| Polecenie i wymagania |
Przepisz w całości, słowo w słowo, komentarz rynkowy o kursach par walutowych.

Dane z Australii były słabsze, natomiast z Nowej Zelandii – lepsze. Wygląda na to, że rynek twardo siedzi teraz z założonymi rękami i czeka na jutrzejsze wystąpienie prezesa amerykańskiej Rezerwy Federalnej Bena Bernankego. Większość głównych par walutowych oprócz GBP/USD utrzymuje się w swoich przedziałach. Jeśli chodzi o GBP/USD, to dużo słabsze dane opublikowane dziś rano spowodowały tąpnięcie w tej parze, więc w tej chwili kurs schodzi do nowych minimów – z 1,4980 odnotowanego tuż przed publikacją danych zeszliśmy teraz w okolice 1,4850. Rynek na początku był nieco zaskoczony, ale zdążył już się odbić i dołączyć do ogólnej presji sprzedażowej.

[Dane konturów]
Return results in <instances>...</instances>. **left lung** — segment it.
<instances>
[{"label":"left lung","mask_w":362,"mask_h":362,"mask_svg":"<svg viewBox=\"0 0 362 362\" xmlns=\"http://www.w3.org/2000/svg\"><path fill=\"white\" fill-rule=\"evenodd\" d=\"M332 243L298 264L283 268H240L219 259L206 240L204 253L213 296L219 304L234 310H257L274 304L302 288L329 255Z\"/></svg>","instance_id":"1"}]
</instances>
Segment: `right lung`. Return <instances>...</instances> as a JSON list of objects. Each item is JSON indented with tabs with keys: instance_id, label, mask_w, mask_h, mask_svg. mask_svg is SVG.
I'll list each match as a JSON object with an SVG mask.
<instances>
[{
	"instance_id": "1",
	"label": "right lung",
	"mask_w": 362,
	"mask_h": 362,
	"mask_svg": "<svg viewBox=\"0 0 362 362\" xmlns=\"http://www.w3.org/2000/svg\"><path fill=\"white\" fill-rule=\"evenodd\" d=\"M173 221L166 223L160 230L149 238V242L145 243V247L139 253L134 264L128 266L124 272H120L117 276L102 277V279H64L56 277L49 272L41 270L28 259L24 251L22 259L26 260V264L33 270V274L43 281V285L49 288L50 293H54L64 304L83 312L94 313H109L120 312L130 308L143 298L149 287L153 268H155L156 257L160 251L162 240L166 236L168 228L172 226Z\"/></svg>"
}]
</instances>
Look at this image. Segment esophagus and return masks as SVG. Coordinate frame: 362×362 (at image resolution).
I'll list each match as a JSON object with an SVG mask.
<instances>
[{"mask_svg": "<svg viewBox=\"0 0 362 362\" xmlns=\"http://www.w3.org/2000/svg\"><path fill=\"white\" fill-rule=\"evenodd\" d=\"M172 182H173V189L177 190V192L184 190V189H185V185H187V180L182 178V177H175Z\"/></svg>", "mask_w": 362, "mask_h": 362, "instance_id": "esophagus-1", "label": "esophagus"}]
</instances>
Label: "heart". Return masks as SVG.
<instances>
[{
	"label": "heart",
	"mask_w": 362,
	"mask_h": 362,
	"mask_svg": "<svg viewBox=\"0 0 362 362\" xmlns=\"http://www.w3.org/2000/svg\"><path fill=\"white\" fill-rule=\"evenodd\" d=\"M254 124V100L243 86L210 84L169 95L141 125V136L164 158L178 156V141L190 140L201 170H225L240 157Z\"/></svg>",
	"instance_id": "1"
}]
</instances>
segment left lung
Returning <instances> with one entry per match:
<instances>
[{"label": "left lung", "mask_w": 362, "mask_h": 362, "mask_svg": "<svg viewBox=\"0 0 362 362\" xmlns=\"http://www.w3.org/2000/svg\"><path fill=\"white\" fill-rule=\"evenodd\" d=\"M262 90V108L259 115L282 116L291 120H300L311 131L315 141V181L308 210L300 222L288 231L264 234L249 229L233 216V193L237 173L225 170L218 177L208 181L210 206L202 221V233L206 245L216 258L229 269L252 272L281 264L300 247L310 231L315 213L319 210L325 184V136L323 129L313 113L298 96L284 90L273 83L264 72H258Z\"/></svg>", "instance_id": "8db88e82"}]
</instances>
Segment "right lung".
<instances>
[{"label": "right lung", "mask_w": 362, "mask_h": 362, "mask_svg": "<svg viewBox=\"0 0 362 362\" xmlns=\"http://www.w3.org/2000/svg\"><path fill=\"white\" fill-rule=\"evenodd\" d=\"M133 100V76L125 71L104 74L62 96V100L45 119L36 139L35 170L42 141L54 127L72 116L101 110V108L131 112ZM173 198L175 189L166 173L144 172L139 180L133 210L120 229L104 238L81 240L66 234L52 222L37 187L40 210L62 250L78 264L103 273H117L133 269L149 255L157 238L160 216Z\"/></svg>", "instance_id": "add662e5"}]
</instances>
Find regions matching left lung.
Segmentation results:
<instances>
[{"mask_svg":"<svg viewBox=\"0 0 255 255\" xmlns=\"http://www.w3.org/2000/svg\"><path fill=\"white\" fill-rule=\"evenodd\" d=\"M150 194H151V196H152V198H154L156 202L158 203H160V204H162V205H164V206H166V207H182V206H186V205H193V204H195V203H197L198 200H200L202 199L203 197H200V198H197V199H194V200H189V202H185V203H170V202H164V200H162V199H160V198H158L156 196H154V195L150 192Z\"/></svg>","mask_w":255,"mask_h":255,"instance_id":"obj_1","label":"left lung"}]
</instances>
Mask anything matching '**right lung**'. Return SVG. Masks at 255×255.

| Wynik ćwiczenia |
Dane z Australii były słabsze, natomiast z Nowej Zelandii – lepsze. Wygląda na to, że rynek twardo siedzi teraz z założonymi rękami i czeka na jutrzejsze wystąpienie prezesa amerykańskiej Rezerwy Federalnej Bena Bernankego. Większość głównych par walutowych oprócz GBP/USD utrzymuje się w swoich przedziałach. Jeśli chodzi o GBP/USD, to dużo słabsze dane opublikowane dziś rano spowodowały tąpnięcie w tej parze, więc w tej chwili kurs schodzi do nowych minimów – z 1,4980 odnotowanego tuż przed publikacją danych zeszliśmy teraz w okolice 1,4850. Rynek na początku był nieco zaskoczony, ale zdążył już się odbić i dołączyć do ogólnej presji sprzedażowej.